For AV applications, the grid and feature space are commonly used (versus the topological space). The grid space construction method is the same as that of robot applications, while the sensor layout is typically different. There is usually no semantic information in the grid space. The feature space contains different traffic elements, such as roads, vehicles, and pedestrians. Therefore, it has semantic information and benefits from object detection and tracking technologies. However, the detection methods of different elements in the feature space are researched separately; the construction of feature driving space for AVs still needs systematic integration.
Considering the observations above, some researchers have combined grid and feature representation for AV application. To take advantage of the grid representation of open space, the boundary can be fit into a continuous formula based on the grid space [60, 61, 62]. The position, shape, and speed of vehicles and pedestrians are acquired by object detection. Then, the above elements are integrated in the feature space, as in the theses of Zhang  and Liu . However, each part of the detection task is completed independently; therefore, this solution still lacks completeness.
In all, the existing methods can achieve driving space detection using sensor information and then reconstruct the driving space by expressing it with grids, features, or topology. It can be found from the previous analysis that the three categories of space definitions and detections all have their advantages and disadvantages.
3 Application of the Driving Space in Autonomous Driving Decisions
The driving space provides the constraints for behavior planning, path planning, and control signal generation in the decision layer. Existing AV decision methods can be divided into two categories: rule-based and learning-based methods.
3.1 Rule-Based Decision Methods
A rule-based AV decision can be realized in the grid or feature space. In the decision layer, behavior decision and path planning are achieved using the driving space constraints. Although the topological space is seldom used in driving space construction in autonomous driving, its concept is applied in the grid space decision.
3.1.1 Rule-Based Decision Methods in the Grid Space
The rule-based decision methods in the grid driving space can be divided into two categories: those that directly plan a path in the grid space, and those that plan a path using discrete lattices sampled from the driving space.
The nodes and links of state lattices are similar to those in the topological space. However, the nodes in state lattices are not geometrically distinct points but sampled discrete grids set in advance; thus, it should still be regarded as grid space. This similarity shows the decisions on state lattices are made by searching a path on the graph, which is similar to the decisions in the topological space. There are many specific path planning methods on the state lattice [67, 68, 69, 70, 71, 72, 73]. There has been much research on this type of decision process and thus is considered to be reliable. However, sampling in space causes accuracy reduction and information loss in the constructed driving space. Moreover, the generated sectional-continuous path is not as smooth as a single curve; therefore, the driving experience is not as comfortable as the path of a human driver.
3.1.2 Rule-Based Decision Method in the Feature Space
In the feature space, the space boundary formula, position, shape, and speed of obstacles are the decision inputs.
Rule-based behavior planning is usually based on the feature space. Behavior planning finds the best behavior among a finite number of possible behaviors [74, 75, 76, 77], such as vehicle following, lane changing, merging, turning, etc. In existing behavior planning research, the road boundary and lanes are the essential inputs; for objects, usually only vehicles are considered. However, in environment perception research, there are typically many types of objects in the feature space; for example, there are eight types of objects in the research of Prabhakar et al. . Objects such as traffic signs and traffic lights, as well as specific vehicle classifications (trucks, buses, etc.), are not well considered in the current behavior planning researches.

Dataset content>
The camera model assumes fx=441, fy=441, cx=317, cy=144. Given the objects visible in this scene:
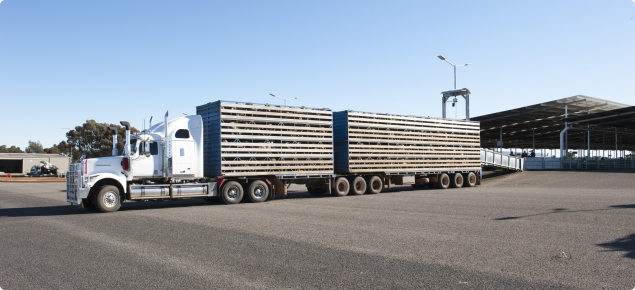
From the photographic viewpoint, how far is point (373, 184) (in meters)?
22.0

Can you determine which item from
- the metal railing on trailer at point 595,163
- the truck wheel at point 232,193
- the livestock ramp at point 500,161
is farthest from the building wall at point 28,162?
the metal railing on trailer at point 595,163

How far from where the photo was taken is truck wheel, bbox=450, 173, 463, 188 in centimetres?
2570

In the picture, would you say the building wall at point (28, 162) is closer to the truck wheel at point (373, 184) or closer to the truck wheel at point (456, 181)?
the truck wheel at point (373, 184)

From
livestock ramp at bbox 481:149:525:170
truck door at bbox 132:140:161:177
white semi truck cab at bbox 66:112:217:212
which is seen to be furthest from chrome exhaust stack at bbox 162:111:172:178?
livestock ramp at bbox 481:149:525:170

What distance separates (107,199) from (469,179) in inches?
796

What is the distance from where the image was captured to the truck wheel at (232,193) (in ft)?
55.8

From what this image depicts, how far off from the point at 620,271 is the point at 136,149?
14335mm

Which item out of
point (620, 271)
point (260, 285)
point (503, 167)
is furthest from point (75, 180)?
point (503, 167)

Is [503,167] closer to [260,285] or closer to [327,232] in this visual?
[327,232]

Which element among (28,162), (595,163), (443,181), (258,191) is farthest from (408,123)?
(28,162)

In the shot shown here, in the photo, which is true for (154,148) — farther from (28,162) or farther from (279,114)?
(28,162)

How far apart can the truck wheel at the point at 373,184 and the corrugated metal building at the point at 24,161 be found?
2609 inches

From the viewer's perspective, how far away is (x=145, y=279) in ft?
19.7

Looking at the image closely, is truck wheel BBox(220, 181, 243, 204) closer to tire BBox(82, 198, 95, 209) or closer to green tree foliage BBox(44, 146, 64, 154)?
tire BBox(82, 198, 95, 209)
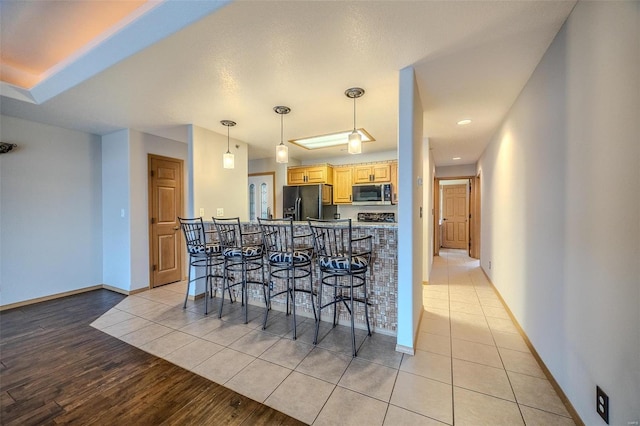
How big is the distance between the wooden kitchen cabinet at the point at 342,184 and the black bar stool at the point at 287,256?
2.41m

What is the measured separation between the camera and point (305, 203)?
16.5 ft

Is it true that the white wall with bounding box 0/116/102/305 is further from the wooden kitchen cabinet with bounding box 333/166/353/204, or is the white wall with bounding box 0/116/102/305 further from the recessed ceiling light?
the wooden kitchen cabinet with bounding box 333/166/353/204

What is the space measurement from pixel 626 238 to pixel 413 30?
152 cm

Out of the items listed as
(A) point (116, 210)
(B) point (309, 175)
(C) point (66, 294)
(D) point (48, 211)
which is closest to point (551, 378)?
(B) point (309, 175)

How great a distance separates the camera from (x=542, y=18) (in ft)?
4.96

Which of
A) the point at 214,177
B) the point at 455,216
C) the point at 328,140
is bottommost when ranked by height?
the point at 455,216

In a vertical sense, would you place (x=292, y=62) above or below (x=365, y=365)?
above

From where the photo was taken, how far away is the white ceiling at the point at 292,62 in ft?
4.94

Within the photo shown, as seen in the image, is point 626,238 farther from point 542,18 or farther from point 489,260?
point 489,260

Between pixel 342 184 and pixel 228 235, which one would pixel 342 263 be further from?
pixel 342 184

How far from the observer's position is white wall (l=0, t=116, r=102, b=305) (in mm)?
3139

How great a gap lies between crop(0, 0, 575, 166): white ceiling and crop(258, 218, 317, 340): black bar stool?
50.5 inches

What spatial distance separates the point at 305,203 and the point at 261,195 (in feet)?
4.19

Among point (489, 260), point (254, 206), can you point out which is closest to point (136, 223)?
point (254, 206)
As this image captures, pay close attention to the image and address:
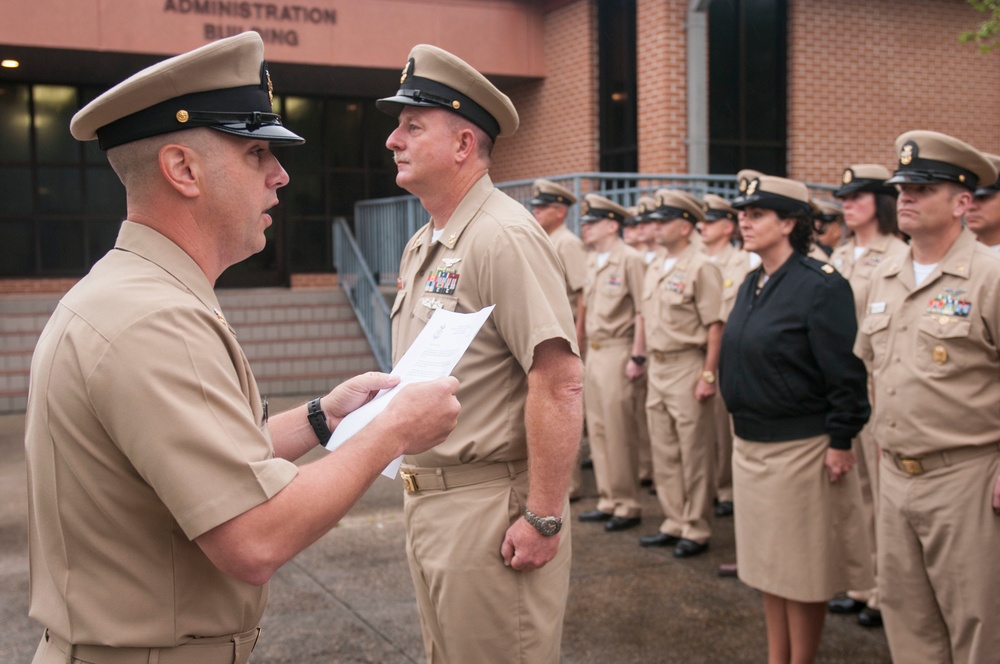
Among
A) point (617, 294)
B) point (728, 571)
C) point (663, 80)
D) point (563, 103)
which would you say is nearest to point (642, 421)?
point (617, 294)

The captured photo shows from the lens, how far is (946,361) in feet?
11.7

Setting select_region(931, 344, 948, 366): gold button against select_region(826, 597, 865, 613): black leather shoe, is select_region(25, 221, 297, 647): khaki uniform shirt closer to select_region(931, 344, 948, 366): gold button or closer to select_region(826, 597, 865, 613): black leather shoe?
select_region(931, 344, 948, 366): gold button

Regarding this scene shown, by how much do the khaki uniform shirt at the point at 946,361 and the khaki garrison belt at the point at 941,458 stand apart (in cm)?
3

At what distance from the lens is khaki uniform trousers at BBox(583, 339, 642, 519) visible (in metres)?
6.93

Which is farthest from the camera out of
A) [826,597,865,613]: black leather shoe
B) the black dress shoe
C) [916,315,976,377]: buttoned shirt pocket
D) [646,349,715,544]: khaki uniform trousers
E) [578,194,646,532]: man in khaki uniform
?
[578,194,646,532]: man in khaki uniform

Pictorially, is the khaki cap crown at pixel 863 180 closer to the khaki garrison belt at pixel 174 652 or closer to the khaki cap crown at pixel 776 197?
the khaki cap crown at pixel 776 197

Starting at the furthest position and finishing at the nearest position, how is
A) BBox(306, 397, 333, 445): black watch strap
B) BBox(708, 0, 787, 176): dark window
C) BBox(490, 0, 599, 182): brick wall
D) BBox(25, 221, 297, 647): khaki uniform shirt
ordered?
BBox(490, 0, 599, 182): brick wall, BBox(708, 0, 787, 176): dark window, BBox(306, 397, 333, 445): black watch strap, BBox(25, 221, 297, 647): khaki uniform shirt

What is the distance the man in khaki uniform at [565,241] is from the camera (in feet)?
25.5

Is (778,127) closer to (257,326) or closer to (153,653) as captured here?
(257,326)

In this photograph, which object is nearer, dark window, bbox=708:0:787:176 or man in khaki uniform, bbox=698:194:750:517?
man in khaki uniform, bbox=698:194:750:517

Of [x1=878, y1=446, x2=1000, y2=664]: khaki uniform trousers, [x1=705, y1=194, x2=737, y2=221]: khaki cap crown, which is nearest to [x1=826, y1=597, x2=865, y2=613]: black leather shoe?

Problems to work on>
a – Print everything in the driving space passage from "In all, the" down to "advantages and disadvantages.".
b – List the possible behaviors that the driving space passage gives as examples for behavior planning to choose among.
c – Pick up the driving space passage after its final sentence and keep writing it.

The replies>
a –
In all, the existing methods can achieve driving space detection using sensor information and then reconstruct the driving space by expressing it with grids, features, or topology. It can be found from the previous analysis that the three categories of space definitions and detections all have their advantages and disadvantages.

b – Vehicle following, lane changing, merging, turning

c –
3.2 Learning-Based Decision Methods
Machine learning is widely used in the decision layer of AVs. Some researchers have used supervised learning to realize end-to-end driving, which is usually based on deep learning on images or LiDAR clouds. Other researchers have used reinforcement learning to make driving decisions. In addition, combining learning-based and rule-based methods is also an important research area.
3.2.1 The Driving Space in the End-to-End Driving Decision
In 1989, Pomerleau  used a simple neural network with one hidden layer to realize the end-to-end prediction of steering angle. This was considered to be pioneering in end-to-end autonomous driving.
End-to-end driving has attracted researchers thanks to its novelty and simplicity. There is no need to remodel the environment and set complex control rules in this framework. However, problems arise with this simplicity. The system is highly integrated. The driving space is not an intermediate result of environment perception in the rule-based decision and is therefore difficult to be appropriately optimized. Moreover, since the neural network output is uncertain, there is no guarantee that the end-to-end output is reliable and safe in any conditions, especially in unfamiliar scenarios outside the training set. These problems may be solved with large-scale dataset and deeper neural networks. Future development of computational ability will support this method better. However, with current computational ability and datasets, the combination of end-to-end driving and rule-based methods is more reliable.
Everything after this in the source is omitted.